Brano del documento

DELITTO SULLA COLLINA PROIBITA, rievoca un brutale episodio di cronaca nera: la morte di un bambino, Américo Gaigher, che viene trovato impiccato ai margini del bosco dove si era recato a rubare un po’ di legna. Delitto davvero o suicidio? Oppure morte accidentale?
L’inchiesta è difficile e si dipana tra l’omertà che scatta in un borgo di poche anime perduto nella foresta collinare e l’onestà di qualche testimone che vorrebbe raccontare quanto ha effettivamente visto.
Tra l’evento e il processo trascorrono parecchi mesi. Alla fine prevalgono i “non so” e i “non ricordo”. In effetti c’è un colpevole, indicato da mille indizi e anche da qualche testimonianza che si fa largo tra le tante, troppe reticenze. Si tratta di Santo Carlassara, un uomo violento e rozzo.

Righe fornite
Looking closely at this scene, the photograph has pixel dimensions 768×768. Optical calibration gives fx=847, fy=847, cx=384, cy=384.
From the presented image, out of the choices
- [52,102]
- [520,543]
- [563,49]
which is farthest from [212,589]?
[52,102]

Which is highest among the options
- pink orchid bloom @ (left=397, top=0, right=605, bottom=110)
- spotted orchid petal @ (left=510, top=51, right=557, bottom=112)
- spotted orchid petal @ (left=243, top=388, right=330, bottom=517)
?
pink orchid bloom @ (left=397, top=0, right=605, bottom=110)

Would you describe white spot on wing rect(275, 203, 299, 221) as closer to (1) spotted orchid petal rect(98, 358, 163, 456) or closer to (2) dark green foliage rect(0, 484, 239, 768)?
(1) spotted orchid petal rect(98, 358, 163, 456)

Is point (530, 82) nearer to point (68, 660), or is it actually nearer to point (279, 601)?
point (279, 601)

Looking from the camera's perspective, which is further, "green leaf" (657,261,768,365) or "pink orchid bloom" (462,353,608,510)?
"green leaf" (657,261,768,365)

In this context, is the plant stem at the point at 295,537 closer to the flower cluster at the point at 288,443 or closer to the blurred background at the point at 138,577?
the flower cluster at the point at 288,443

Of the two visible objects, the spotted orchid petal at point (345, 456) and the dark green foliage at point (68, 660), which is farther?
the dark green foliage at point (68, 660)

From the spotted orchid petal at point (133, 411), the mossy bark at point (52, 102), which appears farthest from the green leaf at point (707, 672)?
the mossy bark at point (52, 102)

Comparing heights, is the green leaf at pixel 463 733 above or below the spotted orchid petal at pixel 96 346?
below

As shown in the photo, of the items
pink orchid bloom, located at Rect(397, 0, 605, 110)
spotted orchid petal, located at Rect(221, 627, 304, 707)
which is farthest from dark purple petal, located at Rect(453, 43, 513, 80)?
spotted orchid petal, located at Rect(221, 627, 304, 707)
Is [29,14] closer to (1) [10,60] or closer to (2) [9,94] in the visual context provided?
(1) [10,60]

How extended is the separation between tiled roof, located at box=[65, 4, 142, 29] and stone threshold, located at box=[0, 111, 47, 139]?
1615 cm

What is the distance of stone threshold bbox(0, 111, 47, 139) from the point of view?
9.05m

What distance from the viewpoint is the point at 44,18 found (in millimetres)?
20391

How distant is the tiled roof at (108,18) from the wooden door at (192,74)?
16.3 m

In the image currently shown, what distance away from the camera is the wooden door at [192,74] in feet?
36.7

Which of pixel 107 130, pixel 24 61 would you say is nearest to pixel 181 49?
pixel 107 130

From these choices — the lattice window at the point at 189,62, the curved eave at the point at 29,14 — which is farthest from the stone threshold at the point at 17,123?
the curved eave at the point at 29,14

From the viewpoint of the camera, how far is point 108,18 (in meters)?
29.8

Da fare
A. Nel brano sulla morte di Américo Gaigher, chi viene indicato come colpevole?
B. Per favore, riprendi il brano sulla morte di Américo Gaigher e prosegui oltre la sua ultima frase.
Le righe non hanno alcun legame con il brano.

Risposte
A. Santo Carlassara, un uomo violento e rozzo.

B.
I tempi fisici del romanzo sono quelli del processo. Mazzocato, come è nella sigla della sua scrittura, procede ad un racconto rapido e serrato che si fa attraverso le cronache dei giornali e il diario di don Fervido, il parroco del piccolo borgo del Santo Angelo Custode dove è avvenuto il fatto.
Don Fervido, vera voce narrante dell’evento, ha un passato avventuroso alle spalle. Ha partecipato ai moti milanesi del 1898 e ha corso gli oceani a caccia di balene. La balena, il mostro, il leviatano che lo tormenta ogni notte in sogno. È lui il tormentato ago della bilancia di questa intricata condizione.
“Non si tratta solo di fare giustizia per la morte di Abele, ma anche di capire le ragioni di Caino. Perché il giorno dopo la sentenza si torna a vivere e nella vita paesana un equilibrio di convivenza bisogna pur trovarlo”, dice Mazzocato che contestualizza l’evento facendo respirare l’atmosfera di quell’epoca.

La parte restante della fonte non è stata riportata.